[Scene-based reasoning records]
■ ■ ■ ■ ■
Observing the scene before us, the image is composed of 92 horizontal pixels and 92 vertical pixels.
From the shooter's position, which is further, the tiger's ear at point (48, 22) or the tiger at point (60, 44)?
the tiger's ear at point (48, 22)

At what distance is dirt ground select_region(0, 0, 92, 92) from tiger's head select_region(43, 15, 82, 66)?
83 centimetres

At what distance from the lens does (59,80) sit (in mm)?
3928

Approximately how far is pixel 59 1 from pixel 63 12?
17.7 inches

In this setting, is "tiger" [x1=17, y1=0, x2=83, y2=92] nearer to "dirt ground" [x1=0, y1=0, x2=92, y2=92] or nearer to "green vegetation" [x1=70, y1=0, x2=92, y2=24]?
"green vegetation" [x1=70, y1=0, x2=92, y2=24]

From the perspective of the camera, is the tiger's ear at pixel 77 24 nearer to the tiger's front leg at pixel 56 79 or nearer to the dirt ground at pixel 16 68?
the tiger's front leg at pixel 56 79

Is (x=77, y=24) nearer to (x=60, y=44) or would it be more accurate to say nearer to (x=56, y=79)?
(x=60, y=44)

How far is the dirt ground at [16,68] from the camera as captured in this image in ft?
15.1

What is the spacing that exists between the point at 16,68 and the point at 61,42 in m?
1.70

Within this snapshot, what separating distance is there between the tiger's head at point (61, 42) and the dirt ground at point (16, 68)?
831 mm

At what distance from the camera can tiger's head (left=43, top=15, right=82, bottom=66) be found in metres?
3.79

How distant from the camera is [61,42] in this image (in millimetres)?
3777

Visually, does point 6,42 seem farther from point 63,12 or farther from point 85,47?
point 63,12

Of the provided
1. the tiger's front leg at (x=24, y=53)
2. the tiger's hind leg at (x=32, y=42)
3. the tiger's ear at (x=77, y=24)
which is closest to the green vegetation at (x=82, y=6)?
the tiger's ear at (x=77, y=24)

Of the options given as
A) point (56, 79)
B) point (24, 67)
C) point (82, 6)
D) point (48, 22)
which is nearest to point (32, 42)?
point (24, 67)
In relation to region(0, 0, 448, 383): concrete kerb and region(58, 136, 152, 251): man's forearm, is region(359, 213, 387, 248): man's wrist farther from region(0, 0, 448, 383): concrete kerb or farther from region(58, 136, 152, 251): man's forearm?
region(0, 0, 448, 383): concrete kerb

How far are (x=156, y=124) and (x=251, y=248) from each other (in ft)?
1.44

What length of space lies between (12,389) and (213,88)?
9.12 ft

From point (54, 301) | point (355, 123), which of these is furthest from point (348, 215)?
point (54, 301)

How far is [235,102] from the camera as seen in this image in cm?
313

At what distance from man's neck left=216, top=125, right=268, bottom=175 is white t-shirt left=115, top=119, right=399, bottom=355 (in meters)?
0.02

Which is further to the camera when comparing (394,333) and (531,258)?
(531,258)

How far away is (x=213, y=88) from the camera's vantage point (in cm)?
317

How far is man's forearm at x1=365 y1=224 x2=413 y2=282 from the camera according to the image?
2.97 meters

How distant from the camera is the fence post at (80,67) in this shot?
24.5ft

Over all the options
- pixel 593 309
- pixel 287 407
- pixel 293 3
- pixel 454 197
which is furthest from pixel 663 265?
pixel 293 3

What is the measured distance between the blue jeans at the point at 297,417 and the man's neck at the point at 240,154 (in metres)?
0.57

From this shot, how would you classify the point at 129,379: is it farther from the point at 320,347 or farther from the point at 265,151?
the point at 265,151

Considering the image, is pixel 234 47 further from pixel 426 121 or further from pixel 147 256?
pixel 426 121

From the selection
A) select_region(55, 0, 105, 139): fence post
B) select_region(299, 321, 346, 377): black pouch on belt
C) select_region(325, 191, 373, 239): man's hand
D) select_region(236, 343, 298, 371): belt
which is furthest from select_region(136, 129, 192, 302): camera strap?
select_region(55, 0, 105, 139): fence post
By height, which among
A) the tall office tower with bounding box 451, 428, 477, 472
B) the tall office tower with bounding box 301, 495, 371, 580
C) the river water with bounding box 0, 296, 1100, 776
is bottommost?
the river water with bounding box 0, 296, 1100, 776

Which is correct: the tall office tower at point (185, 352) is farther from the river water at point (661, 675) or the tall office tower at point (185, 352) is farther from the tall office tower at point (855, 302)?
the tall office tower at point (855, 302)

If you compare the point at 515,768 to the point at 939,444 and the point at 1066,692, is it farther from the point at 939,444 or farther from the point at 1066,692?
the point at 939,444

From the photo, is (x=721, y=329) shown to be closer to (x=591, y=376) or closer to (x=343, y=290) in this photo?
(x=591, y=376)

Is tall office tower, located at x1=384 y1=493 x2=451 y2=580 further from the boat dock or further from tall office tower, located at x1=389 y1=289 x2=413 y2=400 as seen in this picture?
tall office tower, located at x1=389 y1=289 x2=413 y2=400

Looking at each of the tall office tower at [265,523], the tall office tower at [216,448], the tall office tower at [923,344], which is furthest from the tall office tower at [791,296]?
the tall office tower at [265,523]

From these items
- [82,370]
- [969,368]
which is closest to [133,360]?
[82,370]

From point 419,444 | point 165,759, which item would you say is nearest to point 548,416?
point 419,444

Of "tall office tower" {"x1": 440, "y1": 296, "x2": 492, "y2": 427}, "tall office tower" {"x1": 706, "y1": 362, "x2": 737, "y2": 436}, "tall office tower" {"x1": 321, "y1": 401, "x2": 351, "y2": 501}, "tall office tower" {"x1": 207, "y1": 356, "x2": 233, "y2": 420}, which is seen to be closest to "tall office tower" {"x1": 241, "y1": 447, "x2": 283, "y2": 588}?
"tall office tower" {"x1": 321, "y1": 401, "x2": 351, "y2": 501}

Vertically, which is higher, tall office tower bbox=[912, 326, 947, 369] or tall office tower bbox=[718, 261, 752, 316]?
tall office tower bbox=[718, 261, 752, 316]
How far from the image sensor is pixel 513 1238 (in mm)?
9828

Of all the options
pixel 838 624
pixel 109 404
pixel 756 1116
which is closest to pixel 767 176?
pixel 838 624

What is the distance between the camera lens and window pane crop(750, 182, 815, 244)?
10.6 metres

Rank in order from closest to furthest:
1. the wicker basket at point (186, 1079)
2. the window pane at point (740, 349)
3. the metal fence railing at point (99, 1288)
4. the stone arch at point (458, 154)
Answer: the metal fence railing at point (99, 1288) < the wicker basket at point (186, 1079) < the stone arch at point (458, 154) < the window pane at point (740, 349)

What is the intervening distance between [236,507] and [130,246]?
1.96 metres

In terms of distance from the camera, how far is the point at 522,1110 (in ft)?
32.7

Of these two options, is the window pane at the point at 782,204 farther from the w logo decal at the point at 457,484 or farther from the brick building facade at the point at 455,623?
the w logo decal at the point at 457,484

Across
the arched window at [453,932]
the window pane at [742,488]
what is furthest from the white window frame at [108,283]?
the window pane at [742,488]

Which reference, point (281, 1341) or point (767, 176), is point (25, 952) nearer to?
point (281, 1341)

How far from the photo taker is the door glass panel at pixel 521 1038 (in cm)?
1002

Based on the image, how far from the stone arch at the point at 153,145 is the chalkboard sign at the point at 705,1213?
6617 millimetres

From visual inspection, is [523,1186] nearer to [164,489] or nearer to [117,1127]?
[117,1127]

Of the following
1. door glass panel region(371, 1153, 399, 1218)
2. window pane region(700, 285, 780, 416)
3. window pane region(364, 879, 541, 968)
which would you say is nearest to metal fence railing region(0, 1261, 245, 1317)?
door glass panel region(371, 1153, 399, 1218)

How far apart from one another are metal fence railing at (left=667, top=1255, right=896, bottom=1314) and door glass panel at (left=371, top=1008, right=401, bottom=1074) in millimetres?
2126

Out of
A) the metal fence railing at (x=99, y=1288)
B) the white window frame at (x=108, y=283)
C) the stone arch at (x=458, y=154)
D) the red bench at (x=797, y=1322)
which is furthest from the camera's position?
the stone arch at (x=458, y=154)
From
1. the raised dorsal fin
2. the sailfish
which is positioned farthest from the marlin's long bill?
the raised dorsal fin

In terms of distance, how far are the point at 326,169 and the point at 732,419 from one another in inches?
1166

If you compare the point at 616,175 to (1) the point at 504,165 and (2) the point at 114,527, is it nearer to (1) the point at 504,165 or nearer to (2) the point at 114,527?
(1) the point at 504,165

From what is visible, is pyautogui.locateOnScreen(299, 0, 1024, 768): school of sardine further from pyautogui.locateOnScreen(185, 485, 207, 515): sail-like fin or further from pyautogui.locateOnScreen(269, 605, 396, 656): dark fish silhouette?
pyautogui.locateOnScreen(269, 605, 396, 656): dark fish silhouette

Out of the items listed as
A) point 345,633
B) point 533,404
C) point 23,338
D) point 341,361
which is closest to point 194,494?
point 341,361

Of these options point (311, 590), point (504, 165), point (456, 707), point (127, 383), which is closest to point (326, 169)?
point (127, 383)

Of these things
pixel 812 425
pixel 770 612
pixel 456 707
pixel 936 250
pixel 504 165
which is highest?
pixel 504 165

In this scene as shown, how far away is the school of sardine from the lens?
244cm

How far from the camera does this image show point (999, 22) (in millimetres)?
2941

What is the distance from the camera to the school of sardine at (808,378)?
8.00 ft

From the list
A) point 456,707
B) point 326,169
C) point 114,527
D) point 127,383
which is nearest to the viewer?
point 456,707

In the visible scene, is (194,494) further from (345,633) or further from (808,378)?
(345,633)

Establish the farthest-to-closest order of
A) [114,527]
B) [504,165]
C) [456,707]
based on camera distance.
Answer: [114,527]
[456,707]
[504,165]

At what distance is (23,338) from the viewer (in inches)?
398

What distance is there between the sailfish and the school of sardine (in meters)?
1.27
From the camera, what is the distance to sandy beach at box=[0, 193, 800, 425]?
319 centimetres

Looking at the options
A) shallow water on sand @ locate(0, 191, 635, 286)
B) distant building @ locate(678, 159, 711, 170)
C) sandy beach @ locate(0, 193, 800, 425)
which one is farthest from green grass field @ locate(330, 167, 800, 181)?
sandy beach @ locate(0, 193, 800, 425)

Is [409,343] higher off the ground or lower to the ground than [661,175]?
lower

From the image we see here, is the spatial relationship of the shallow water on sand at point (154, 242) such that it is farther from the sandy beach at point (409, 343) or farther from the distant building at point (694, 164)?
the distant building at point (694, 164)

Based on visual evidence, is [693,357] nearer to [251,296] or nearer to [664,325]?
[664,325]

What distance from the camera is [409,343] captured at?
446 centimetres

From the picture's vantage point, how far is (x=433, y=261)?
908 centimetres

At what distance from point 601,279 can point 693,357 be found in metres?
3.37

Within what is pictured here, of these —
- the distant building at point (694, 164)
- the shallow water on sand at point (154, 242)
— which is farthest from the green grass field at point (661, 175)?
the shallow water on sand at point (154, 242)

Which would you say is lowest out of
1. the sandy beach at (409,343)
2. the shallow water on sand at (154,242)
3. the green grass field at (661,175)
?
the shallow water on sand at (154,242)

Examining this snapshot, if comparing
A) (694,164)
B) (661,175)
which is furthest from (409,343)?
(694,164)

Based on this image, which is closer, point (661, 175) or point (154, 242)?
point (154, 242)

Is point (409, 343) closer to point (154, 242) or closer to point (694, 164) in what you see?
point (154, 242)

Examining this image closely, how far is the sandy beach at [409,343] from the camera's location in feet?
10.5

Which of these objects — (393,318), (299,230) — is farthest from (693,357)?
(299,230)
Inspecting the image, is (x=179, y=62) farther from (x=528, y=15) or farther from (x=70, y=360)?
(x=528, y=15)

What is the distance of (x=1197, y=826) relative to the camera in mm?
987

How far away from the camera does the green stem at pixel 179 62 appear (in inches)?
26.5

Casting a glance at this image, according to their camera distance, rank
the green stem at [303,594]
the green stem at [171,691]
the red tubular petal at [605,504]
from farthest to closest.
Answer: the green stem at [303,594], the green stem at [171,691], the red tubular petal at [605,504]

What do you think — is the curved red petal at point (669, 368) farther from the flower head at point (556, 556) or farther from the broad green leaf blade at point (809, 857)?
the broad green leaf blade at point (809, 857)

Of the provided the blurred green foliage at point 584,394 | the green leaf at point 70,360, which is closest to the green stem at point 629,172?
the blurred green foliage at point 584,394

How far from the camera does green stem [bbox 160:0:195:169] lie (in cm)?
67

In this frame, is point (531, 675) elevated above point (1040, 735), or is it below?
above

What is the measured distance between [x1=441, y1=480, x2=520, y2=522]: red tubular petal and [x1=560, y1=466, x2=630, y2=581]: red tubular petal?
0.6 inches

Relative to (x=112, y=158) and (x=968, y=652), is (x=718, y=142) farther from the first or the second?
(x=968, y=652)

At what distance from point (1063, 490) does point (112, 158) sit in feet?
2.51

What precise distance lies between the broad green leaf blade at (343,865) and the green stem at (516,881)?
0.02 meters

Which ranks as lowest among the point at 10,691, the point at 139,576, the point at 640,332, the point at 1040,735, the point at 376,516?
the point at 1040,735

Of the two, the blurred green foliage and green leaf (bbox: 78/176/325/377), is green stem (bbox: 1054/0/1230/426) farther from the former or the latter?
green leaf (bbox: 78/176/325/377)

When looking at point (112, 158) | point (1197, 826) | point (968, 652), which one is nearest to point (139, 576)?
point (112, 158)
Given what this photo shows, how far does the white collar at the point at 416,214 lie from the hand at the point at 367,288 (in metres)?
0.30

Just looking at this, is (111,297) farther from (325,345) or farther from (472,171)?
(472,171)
■ ■ ■ ■ ■
To be done:
From the line containing "red tubular petal?" to the last line of the material, please quote every line exactly and only those.

Output of the exercise:
What is the measured distance between [x1=441, y1=480, x2=520, y2=522]: red tubular petal and [x1=560, y1=466, x2=630, y2=581]: red tubular petal?
0.6 inches

Relative to (x=112, y=158) and (x=968, y=652), is (x=718, y=142) farther from the first or the second?
(x=968, y=652)

At what distance from point (1063, 490) does point (112, 158) sit in feet?
2.51

What precise distance lies between the broad green leaf blade at (343,865) and the green stem at (516,881)?
0.02 meters

Which ranks as lowest among the point at 10,691, the point at 139,576, the point at 640,332, the point at 1040,735, the point at 376,516?
the point at 1040,735

Of the two, the blurred green foliage and green leaf (bbox: 78/176/325/377), is green stem (bbox: 1054/0/1230/426) farther from the former or the latter?
green leaf (bbox: 78/176/325/377)

When looking at point (112, 158) | point (1197, 826) | point (968, 652), which one is nearest to point (139, 576)?
point (112, 158)
Given what this photo shows, how far does the white collar at the point at 416,214 lie from the hand at the point at 367,288 (in metres)?
0.30

Just looking at this, is (111,297) farther from (325,345) or farther from (472,171)?
(472,171)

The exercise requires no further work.